• _PROBLEM_
Copy out each line below that contains the word "grass".

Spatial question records
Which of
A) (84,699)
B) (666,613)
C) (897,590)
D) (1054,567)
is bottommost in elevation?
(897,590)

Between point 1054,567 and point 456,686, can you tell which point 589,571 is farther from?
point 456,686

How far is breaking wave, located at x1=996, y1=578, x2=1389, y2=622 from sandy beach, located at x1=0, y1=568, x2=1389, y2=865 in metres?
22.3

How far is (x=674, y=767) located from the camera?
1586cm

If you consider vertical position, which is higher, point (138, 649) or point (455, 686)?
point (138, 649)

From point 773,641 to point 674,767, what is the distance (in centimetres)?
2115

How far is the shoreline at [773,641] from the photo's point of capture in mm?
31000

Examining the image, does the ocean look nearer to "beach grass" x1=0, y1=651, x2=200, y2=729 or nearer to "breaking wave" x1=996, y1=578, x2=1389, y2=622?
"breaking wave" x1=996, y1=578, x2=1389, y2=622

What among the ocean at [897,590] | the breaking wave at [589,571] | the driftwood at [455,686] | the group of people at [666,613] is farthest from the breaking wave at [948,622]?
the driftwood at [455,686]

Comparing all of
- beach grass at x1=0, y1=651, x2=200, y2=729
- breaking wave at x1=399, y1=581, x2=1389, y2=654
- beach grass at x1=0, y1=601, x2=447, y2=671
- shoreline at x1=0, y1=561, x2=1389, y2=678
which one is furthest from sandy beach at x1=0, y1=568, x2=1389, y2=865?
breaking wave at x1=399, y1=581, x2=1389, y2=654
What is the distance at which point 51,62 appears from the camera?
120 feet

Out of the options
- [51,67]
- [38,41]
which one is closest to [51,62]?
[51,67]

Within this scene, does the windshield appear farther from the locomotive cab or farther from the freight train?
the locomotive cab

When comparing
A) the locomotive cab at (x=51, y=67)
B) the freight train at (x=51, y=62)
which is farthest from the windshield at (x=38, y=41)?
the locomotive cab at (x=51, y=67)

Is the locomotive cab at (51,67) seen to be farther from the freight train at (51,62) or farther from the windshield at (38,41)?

• _EXERCISE RESULT_
Examining the image, does the ocean look nearer to "beach grass" x1=0, y1=651, x2=200, y2=729 or nearer to "breaking wave" x1=996, y1=578, x2=1389, y2=622?
- beach grass at x1=0, y1=651, x2=200, y2=729
- beach grass at x1=0, y1=601, x2=447, y2=671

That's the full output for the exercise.